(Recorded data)
◆ ◆ ◆ ◆

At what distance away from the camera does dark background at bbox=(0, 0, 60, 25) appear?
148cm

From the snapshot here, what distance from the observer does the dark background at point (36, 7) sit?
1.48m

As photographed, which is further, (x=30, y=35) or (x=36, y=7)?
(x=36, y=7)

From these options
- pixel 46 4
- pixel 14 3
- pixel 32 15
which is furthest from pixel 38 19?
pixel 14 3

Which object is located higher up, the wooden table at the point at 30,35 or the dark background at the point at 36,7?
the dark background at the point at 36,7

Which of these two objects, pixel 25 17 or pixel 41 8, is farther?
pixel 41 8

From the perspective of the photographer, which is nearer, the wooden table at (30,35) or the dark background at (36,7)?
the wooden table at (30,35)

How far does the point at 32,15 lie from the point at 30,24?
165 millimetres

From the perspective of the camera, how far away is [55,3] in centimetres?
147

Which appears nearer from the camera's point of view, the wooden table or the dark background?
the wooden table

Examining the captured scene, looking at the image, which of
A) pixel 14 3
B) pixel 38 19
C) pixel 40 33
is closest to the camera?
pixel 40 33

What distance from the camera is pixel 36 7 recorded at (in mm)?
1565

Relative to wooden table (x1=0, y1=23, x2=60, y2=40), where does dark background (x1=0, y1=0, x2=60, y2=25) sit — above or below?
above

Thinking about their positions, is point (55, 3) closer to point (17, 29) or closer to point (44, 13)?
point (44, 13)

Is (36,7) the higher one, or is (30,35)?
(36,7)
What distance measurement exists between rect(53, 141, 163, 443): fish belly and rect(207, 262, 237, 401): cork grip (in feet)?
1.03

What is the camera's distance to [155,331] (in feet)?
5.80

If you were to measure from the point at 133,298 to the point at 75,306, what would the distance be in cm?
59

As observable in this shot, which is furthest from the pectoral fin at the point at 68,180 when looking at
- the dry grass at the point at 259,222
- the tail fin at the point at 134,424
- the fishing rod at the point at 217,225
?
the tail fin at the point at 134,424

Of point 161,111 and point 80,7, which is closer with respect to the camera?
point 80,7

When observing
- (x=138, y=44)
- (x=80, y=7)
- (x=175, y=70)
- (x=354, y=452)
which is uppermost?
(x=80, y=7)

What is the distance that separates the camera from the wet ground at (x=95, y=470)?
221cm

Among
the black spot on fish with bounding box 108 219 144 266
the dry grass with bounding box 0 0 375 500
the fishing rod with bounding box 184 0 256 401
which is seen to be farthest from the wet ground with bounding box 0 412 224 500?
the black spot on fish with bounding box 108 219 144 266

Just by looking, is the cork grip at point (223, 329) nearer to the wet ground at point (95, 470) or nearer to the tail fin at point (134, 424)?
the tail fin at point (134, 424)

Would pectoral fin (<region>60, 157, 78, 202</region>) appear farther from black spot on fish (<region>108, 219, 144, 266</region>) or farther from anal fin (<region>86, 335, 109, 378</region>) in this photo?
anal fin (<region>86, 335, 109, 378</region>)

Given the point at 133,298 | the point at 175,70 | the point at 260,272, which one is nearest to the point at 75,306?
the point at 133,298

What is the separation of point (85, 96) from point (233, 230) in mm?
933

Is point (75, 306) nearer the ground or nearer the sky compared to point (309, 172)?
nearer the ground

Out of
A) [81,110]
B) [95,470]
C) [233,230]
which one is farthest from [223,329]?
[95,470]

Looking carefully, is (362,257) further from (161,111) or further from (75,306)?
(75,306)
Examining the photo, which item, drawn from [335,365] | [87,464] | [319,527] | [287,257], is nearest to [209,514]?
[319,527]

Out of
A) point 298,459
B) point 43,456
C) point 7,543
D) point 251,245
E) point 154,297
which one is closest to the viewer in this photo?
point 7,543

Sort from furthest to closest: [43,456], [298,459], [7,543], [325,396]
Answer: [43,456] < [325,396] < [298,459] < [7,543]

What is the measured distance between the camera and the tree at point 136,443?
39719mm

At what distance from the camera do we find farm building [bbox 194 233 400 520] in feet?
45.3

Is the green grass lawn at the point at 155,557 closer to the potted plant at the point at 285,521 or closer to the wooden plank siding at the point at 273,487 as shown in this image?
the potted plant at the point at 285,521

◆ ◆ ◆ ◆

Given instruction
Return all of the above records exactly, leaving no line out.

Response to this task
At what distance away from the camera does dark background at bbox=(0, 0, 60, 25) appear?
148cm

From the snapshot here, what distance from the observer does the dark background at point (36, 7) sit?
1.48m

As photographed, which is further, (x=30, y=35) or (x=36, y=7)?
(x=36, y=7)

From these options
- pixel 46 4
- pixel 14 3
- pixel 32 15
which is furthest from pixel 38 19?
pixel 14 3

Which object is located higher up, the wooden table at the point at 30,35 or the dark background at the point at 36,7?
the dark background at the point at 36,7

Which of these two objects, pixel 25 17 or pixel 41 8, is farther?
pixel 41 8

From the perspective of the photographer, which is nearer, the wooden table at (30,35) or the dark background at (36,7)?
the wooden table at (30,35)

How far does the point at 32,15 lie from the point at 30,24?
165 millimetres

From the perspective of the camera, how far away is [55,3] in centimetres?
147

Which appears nearer from the camera's point of view, the wooden table or the dark background?
the wooden table

Examining the captured scene, looking at the image, which of
A) pixel 14 3
B) pixel 38 19
C) pixel 40 33
is closest to the camera?
pixel 40 33

What distance from the camera is pixel 36 7 recorded at (in mm)?
1565

Relative to wooden table (x1=0, y1=23, x2=60, y2=40), where does dark background (x1=0, y1=0, x2=60, y2=25) sit — above or below?
above

Thinking about their positions, is point (55, 3) closer to point (17, 29) or closer to point (44, 13)?
point (44, 13)

Is (36,7) the higher one, or is (30,35)?
(36,7)
What distance measurement exists between rect(53, 141, 163, 443): fish belly and rect(207, 262, 237, 401): cork grip (in feet)?
1.03

What is the camera's distance to [155,331] (in feet)?
5.80

If you were to measure from the point at 133,298 to the point at 75,306, what would the distance be in cm?
59

As observable in this shot, which is furthest from the pectoral fin at the point at 68,180 when looking at
- the dry grass at the point at 259,222
- the tail fin at the point at 134,424
- the fishing rod at the point at 217,225
?
the tail fin at the point at 134,424

Of point 161,111 and point 80,7, which is closer with respect to the camera?
point 80,7

When observing
- (x=138, y=44)
- (x=80, y=7)
- (x=175, y=70)
- (x=354, y=452)
which is uppermost?
(x=80, y=7)

What is the distance that separates the camera from the wet ground at (x=95, y=470)?
221cm

Among
the black spot on fish with bounding box 108 219 144 266
the dry grass with bounding box 0 0 375 500
the fishing rod with bounding box 184 0 256 401
which is seen to be farthest from the wet ground with bounding box 0 412 224 500?
the black spot on fish with bounding box 108 219 144 266

Just by looking, is the cork grip at point (223, 329) nearer to the wet ground at point (95, 470) or nearer to the tail fin at point (134, 424)?
the tail fin at point (134, 424)

Would pectoral fin (<region>60, 157, 78, 202</region>) appear farther from black spot on fish (<region>108, 219, 144, 266</region>) or farther from anal fin (<region>86, 335, 109, 378</region>) in this photo?
anal fin (<region>86, 335, 109, 378</region>)

Given the point at 133,298 | the point at 175,70 | the point at 260,272, which one is nearest to the point at 75,306?
the point at 133,298

What is the separation of point (85, 96) from point (233, 230) in mm?
933

Is point (75, 306) nearer the ground or nearer the sky compared to point (309, 172)?
nearer the ground

Out of
A) [81,110]
B) [95,470]
C) [233,230]
which one is farthest from [223,329]?
[95,470]

Looking carefully, is (362,257) further from (161,111) or further from (75,306)?
(75,306)
Examining the photo, which item, drawn from [335,365] | [87,464] | [319,527] | [287,257], is nearest to [209,514]?
[319,527]

Out of
A) point 298,459
B) point 43,456
C) point 7,543
D) point 251,245
E) point 154,297
which one is closest to the viewer in this photo?
point 7,543

Sort from furthest to closest: [43,456], [298,459], [7,543], [325,396]
Answer: [43,456] < [325,396] < [298,459] < [7,543]

What is the measured distance between the camera and the tree at point 136,443?
39719mm

At what distance from the camera do we find farm building [bbox 194 233 400 520] in feet?
45.3

Is the green grass lawn at the point at 155,557 closer to the potted plant at the point at 285,521 or closer to the wooden plank siding at the point at 273,487 as shown in this image?
the potted plant at the point at 285,521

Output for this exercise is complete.